Jurisdictional structure
- Federal agency: India
- Operations jurisdiction: India
- General nature: Federal law enforcement;

Operational structure
- Headquarters: Lok Ayog Office, Near Kalibadi Chowk, Raipur Pin 492001.
- Agency executive: Hon’ble Justice TP Sharma[., Lokayukta;

= Chhattisgarh Lokayog =

Parliamentary Ombudsman for the state of Chhattisgarh

Chhattisgarh Lokayog is the Parliamentary Ombudsman for the state of Chhattisgarh (India). It is a high level statutory functionary,  created to address grievances of the public against ministers, legislators, administration and public servants in issues related to misuse of power, mal-administration and corruption. It was first formed under the Chhattisgarh Lok Ayog Act, 2002 and approved by the president of India. The Lokpal and Lokayukta's Act, 2013 adopted by the Parliament of India had become law from 16 January 2014 and required each Indian state to appoint its Lokayukta within a year. The 2013 law required that a bench of Lokayukta should consist of judicial and non-judicial members. An Upa-Lokayukta is a deputy to the Lokayukta and assists him in her or his work and acts as the in-charge Lokayukta if the position falls vacant prematurely.
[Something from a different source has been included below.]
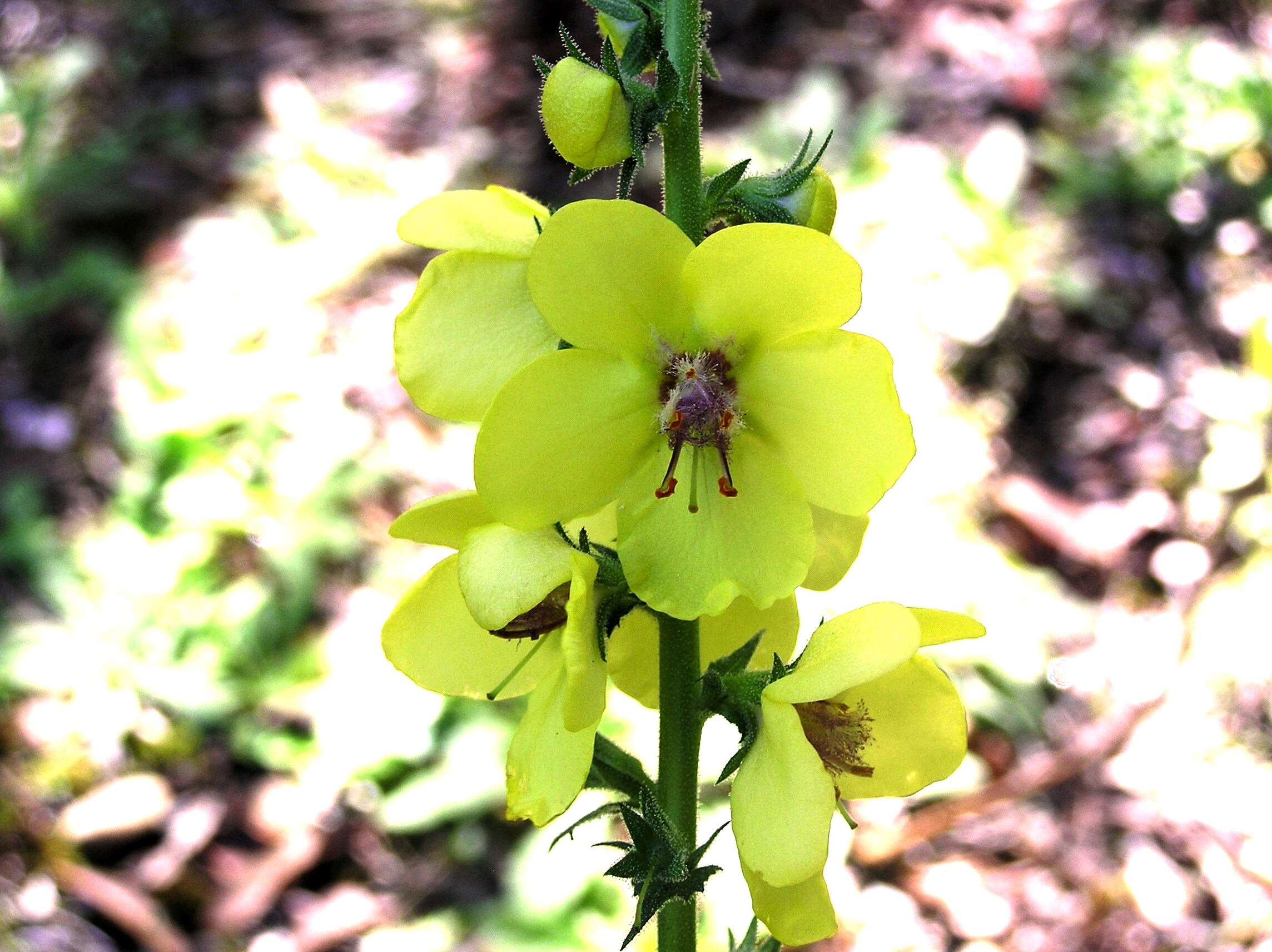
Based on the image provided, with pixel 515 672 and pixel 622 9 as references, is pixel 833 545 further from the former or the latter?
pixel 622 9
A Lokayukta of the state is appointed to office by the state Governor after consulting the committee consisting of State Chief Minister, Speaker of Legislative Assembly, Leader of Opposition, or leader of largest opposition party in State Legislature, Chairman of Legislative Council and Leader of Opposition of Legislative Council and cannot be removed from office except for reasons specified in the Act and will serve the period of five years.
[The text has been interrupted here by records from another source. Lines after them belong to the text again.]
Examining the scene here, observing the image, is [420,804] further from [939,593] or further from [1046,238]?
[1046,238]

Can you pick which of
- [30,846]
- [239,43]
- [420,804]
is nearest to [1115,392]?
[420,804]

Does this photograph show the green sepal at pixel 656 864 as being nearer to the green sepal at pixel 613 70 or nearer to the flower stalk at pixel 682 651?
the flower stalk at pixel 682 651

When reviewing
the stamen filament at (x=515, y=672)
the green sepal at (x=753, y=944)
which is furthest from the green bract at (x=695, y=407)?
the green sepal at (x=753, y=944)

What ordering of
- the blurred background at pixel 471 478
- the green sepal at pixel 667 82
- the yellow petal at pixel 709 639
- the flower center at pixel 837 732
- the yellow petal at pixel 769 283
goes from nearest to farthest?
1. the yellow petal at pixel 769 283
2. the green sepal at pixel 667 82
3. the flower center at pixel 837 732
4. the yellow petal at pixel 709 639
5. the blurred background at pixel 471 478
== History and administration ==

Chhattisgarh Lokayog Act-2002 was passed in the Chhattisgarh Assembly and was effective from year 2002. As per the Act, the Lokayog will form an authority or authorities who shall investigate the complaints of misconduct by public servants after receipt of complaint by it. The Act makes provision for completion of enquiry within 3 months on a case of corruption referred to the Government by Lokayog. The Act has been passed to create the position as two member institution with Lokayukt Chief being from Judicial background and Lok Ayukt being from bureaucracy. Chhattisgarh LokAyog had introduced a system of penalties against persons filing wrong complaints for cases covered under Chhattisgarh Lok Ayog Act, 2002 after giving them an opportunity of hearing to prove the facts of case. Penalty amount have to be deposited in the Lok Ayog office, Raipur.
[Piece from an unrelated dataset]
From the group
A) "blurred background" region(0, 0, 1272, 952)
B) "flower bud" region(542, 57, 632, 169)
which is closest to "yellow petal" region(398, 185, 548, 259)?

In 2013, on a complaint referred by Chhattisgarh Lokayukta, Chhattisgarh Government in 2013 had set up Enquiry Committees to probe corruption allegations against its employees.

== Oath or affirmation ==

"I, <name>, having been appointed Lokayuka (or Upa-Lokayukta) do swear in the name of God (or solemnly affirm) that I will bear faith and allegiance to the Constitution of India as by law established and I will duly and faithfully and to the best of my ability, knowledge and judgment perform the duties of my office without fear or favour, affection or ill-will."
— First Schedule, Chhattisgarh Lokayog Act-2002

== Powers ==

Chhattisgarh Lokayog has complete and exclusive authority for enquiring into allegations or complaints against the State Chief Minister, State Deputy Chief Minister, Ministers of the state Government, Leader of Opposition and Government officials. The institution has powers to investigate and prosecute any government official or public servants who are covered by the act and abuses his authority for his self interest or causes hurt to anyone or any action done intentionally or following corrupt practices negatively impacting the state or individual.

== Appointment and tenure ==

Lokayog of Chhattisgarh is Justice TP Sharma who will succeed Justice Shambhu Nath Srivastava, a former retired judge Allahabad High Court and will head a two member team with a term of five years or reaching of the age of 70 years, whichever is earlier.

Chhattisgarh Lok Ayog Chairperson will be appointed by Governor along with other members who are recommended by a committee headed by Chief Minister and other members being Speaker of Assembly and Opposition Leader in Assembly, or elected leader of the largest opposition party in the Assembly.

== Notable cases ==

Chhattisgarh Lokayog after receiving a complaint from the son of a senior BJP leader in a case relating to contract allocation of a major irrigation canal to a private firm based in Hyderabad, had issued notices to state Chief Minister Ajit Jogi and Chief Secretary Arun Kumar along with four Government officials from the state.

In year 2016, Chhattisgarh Lokayog had complaints registered against 20 IAS officers and 2 IFS officers as declared by state Chief Minister in state legislature in response to a question from state Congress Chief.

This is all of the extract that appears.